**Source extract**

--------

- Born: Denver, United States
- Occupations: Producer and Talent Manager
- Years active: 2007 - present

= Brian Levy =

American talent manager and producer

Brian Levy is an American film producer and literary manager at talent management firm Entertainment 360.

Levy produces feature films, television series and documentaries. He executive produced Lost Transmissions starring Juno Temple and Simon Pegg, Fear and Loathing in Aspen, 30 Minutes or Less starring Jesse Eisenberg and Danny McBride, and documentaries Rudeboy: The Story of Trojan Records and Meet Me in the Bathroom.

==Career==
Previously, Levy ran the management division of Pulse Films, a subsidiary of Vice Media. In 2020, Levy became a literary manager at Management 360 and an executive at Entertainment 360.

--------

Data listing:
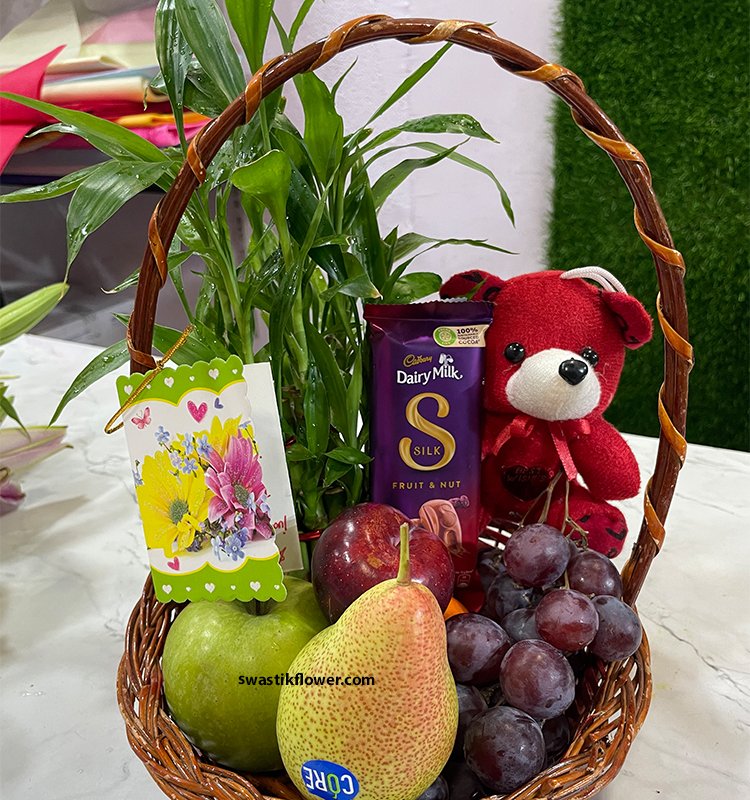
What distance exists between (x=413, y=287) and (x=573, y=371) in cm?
18

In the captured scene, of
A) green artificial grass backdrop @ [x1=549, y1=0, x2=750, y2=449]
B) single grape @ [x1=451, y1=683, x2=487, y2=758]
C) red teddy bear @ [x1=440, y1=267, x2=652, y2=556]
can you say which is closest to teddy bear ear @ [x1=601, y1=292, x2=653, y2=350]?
red teddy bear @ [x1=440, y1=267, x2=652, y2=556]

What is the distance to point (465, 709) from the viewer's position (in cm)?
55

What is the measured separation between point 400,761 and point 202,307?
1.42 ft

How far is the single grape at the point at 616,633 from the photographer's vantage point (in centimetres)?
57

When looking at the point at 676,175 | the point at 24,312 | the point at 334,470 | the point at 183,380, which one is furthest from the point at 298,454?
the point at 676,175

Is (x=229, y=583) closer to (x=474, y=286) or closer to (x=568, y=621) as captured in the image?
(x=568, y=621)

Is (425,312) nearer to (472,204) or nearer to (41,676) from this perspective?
(41,676)

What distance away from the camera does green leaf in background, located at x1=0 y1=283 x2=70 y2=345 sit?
960mm

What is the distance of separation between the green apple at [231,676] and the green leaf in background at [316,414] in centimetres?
14

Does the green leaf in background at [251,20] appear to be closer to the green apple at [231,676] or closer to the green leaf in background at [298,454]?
the green leaf in background at [298,454]

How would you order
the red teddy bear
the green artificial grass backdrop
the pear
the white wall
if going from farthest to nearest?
the white wall
the green artificial grass backdrop
the red teddy bear
the pear

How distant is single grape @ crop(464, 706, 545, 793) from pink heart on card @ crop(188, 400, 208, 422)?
29 cm

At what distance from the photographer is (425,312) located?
64cm

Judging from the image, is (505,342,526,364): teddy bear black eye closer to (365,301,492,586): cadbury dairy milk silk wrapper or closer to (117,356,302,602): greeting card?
(365,301,492,586): cadbury dairy milk silk wrapper
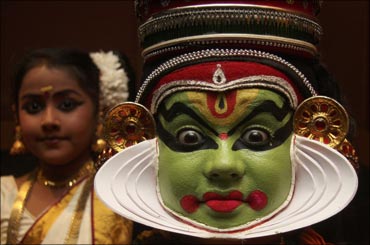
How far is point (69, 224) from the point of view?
198cm

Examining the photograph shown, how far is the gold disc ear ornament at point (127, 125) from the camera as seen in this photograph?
1489mm

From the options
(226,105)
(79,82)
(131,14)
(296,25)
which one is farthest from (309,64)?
(131,14)

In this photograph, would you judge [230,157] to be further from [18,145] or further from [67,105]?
[18,145]

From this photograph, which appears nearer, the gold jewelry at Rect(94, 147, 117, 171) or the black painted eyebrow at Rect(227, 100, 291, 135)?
the black painted eyebrow at Rect(227, 100, 291, 135)

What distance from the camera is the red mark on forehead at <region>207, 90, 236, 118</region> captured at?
138 cm

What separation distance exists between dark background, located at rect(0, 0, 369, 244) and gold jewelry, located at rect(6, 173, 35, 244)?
1.42ft

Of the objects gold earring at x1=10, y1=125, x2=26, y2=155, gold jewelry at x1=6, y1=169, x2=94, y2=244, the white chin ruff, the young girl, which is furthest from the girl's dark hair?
the white chin ruff

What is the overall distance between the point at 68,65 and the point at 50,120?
7.1 inches

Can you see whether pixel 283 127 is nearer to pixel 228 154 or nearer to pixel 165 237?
pixel 228 154

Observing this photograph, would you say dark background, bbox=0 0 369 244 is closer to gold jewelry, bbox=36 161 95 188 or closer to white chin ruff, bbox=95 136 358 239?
gold jewelry, bbox=36 161 95 188

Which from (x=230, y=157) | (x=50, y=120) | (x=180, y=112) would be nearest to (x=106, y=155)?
(x=180, y=112)

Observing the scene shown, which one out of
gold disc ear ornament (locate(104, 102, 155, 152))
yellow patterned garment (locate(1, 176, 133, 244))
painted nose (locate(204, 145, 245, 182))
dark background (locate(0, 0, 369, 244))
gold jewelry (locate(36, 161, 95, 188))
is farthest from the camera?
dark background (locate(0, 0, 369, 244))

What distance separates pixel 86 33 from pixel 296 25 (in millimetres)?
1161

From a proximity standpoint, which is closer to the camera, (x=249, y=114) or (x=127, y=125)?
(x=249, y=114)
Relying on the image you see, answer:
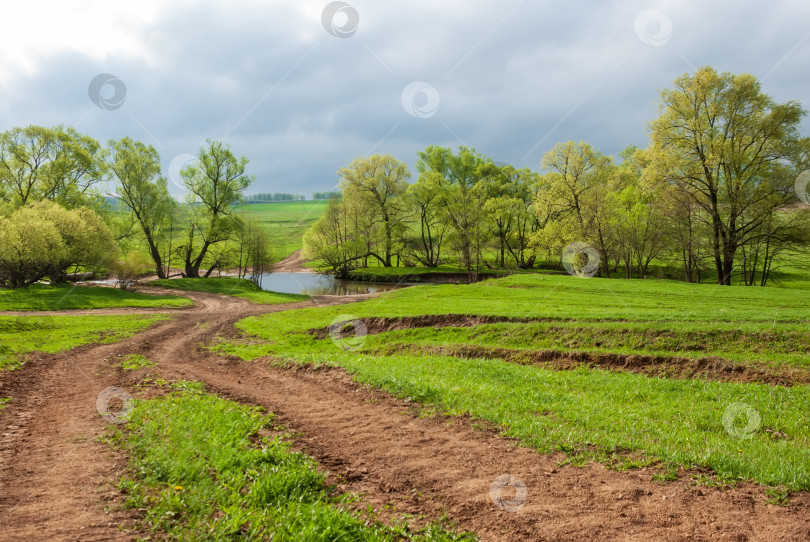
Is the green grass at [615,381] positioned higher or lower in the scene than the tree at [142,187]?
lower

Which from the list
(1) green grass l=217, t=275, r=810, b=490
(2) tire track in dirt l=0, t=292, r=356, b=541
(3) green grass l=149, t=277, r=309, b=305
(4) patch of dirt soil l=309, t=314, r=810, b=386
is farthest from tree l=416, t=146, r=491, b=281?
(2) tire track in dirt l=0, t=292, r=356, b=541

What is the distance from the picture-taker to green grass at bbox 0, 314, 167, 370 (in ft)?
61.0

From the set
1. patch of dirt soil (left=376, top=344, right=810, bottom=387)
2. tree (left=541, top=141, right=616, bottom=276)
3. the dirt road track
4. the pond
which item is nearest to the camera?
the dirt road track

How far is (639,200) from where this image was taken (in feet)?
189

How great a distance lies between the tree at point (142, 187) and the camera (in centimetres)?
5706

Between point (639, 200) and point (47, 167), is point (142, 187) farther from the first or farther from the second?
point (639, 200)

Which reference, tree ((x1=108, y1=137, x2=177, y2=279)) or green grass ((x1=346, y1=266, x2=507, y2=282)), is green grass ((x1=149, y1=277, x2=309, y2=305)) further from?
green grass ((x1=346, y1=266, x2=507, y2=282))

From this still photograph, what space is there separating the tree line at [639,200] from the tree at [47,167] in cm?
3440

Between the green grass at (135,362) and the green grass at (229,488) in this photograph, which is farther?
the green grass at (135,362)

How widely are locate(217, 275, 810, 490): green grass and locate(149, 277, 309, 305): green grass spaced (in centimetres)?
1660

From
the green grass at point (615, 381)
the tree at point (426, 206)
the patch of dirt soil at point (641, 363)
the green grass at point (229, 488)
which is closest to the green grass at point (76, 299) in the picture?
the green grass at point (615, 381)

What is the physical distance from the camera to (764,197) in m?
38.1

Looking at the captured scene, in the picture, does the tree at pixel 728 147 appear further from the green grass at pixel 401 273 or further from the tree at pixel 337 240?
the tree at pixel 337 240

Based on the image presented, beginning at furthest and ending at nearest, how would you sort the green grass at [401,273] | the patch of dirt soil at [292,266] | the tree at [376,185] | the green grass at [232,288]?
the patch of dirt soil at [292,266] < the tree at [376,185] < the green grass at [401,273] < the green grass at [232,288]
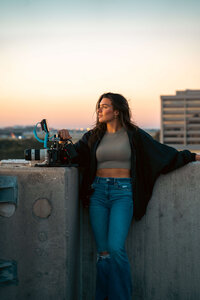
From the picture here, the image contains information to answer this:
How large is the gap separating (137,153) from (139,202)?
1.44 ft

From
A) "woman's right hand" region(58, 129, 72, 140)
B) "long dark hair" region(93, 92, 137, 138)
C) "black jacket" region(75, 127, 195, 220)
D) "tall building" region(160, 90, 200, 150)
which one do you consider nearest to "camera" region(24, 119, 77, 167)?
"woman's right hand" region(58, 129, 72, 140)

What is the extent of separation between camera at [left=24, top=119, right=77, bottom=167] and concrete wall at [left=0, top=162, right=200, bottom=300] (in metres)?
0.15

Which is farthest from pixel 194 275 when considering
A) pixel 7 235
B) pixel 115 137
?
pixel 7 235

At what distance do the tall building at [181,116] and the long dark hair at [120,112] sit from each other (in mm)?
145862

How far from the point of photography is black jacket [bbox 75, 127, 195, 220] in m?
2.66

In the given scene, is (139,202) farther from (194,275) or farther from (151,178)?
(194,275)

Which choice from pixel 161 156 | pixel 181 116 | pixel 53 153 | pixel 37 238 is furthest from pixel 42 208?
pixel 181 116

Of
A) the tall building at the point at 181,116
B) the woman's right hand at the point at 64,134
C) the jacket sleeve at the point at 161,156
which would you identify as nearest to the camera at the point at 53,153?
the woman's right hand at the point at 64,134

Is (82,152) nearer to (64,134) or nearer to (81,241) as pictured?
(64,134)

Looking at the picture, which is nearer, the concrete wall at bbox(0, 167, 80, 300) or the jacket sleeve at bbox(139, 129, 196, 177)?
the concrete wall at bbox(0, 167, 80, 300)

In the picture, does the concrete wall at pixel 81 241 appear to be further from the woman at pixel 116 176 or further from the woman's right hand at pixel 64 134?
the woman's right hand at pixel 64 134

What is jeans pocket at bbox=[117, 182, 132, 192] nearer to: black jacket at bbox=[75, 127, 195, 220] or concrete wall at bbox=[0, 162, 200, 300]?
black jacket at bbox=[75, 127, 195, 220]

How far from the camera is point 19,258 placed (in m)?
2.38

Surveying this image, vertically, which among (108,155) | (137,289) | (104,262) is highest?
(108,155)
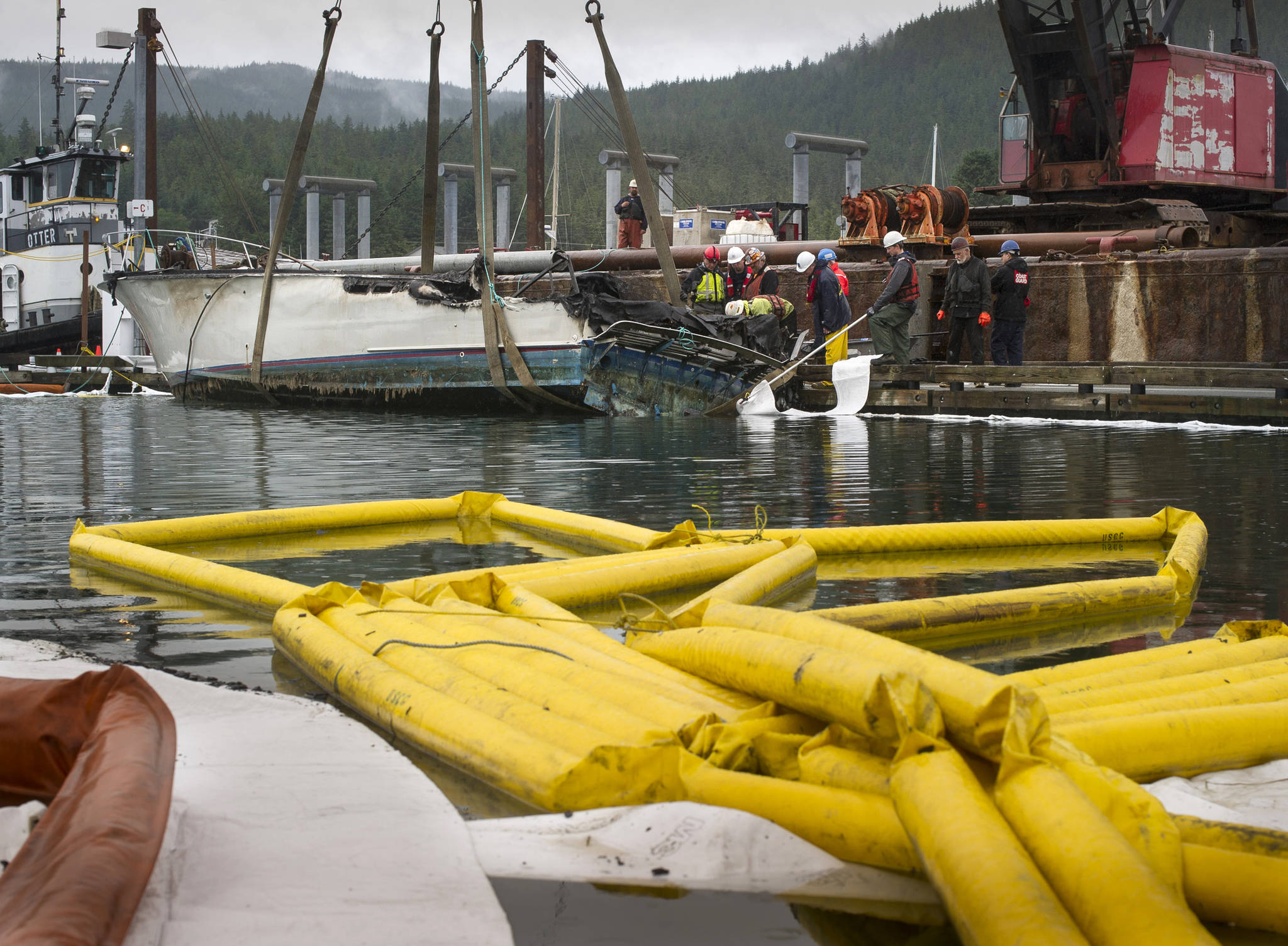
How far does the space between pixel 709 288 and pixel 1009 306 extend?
3.89m

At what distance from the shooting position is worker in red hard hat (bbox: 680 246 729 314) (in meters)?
17.5

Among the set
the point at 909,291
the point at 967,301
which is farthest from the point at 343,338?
the point at 967,301

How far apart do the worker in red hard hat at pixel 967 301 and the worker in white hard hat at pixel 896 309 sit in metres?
0.45

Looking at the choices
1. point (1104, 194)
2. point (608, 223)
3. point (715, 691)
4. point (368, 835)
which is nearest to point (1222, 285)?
point (1104, 194)

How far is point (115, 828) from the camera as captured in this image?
2201 millimetres

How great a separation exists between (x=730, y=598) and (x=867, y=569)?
60.8 inches

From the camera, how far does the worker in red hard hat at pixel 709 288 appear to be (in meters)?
17.5

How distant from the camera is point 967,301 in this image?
635 inches

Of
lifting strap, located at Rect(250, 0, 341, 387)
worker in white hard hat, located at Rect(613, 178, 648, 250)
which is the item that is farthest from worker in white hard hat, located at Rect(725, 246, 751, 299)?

--------

**Task set**
1. From the Brian Levy profile, return the passage that opens with the words containing "Levy produces feature" and closes with "at Entertainment 360.".
2. Answer these questions using the Brian Levy profile.
(a) In which city was Levy born?
(b) Pulse Films is a subsidiary of which company?
(c) In what year did Levy become a literary manager at Management 360?
This listing comes from a separate source.

**Outputs by task**
1.
Levy produces feature films, television series and documentaries. He executive produced Lost Transmissions starring Juno Temple and Simon Pegg, Fear and Loathing in Aspen, 30 Minutes or Less starring Jesse Eisenberg and Danny McBride, and documentaries Rudeboy: The Story of Trojan Records and Meet Me in the Bathroom.

==Career==
Previously, Levy ran the management division of Pulse Films, a subsidiary of Vice Media. In 2020, Levy became a literary manager at Management 360 and an executive at Entertainment 360.

2.
(a) Denver, United States
(b) Vice Media
(c) 2020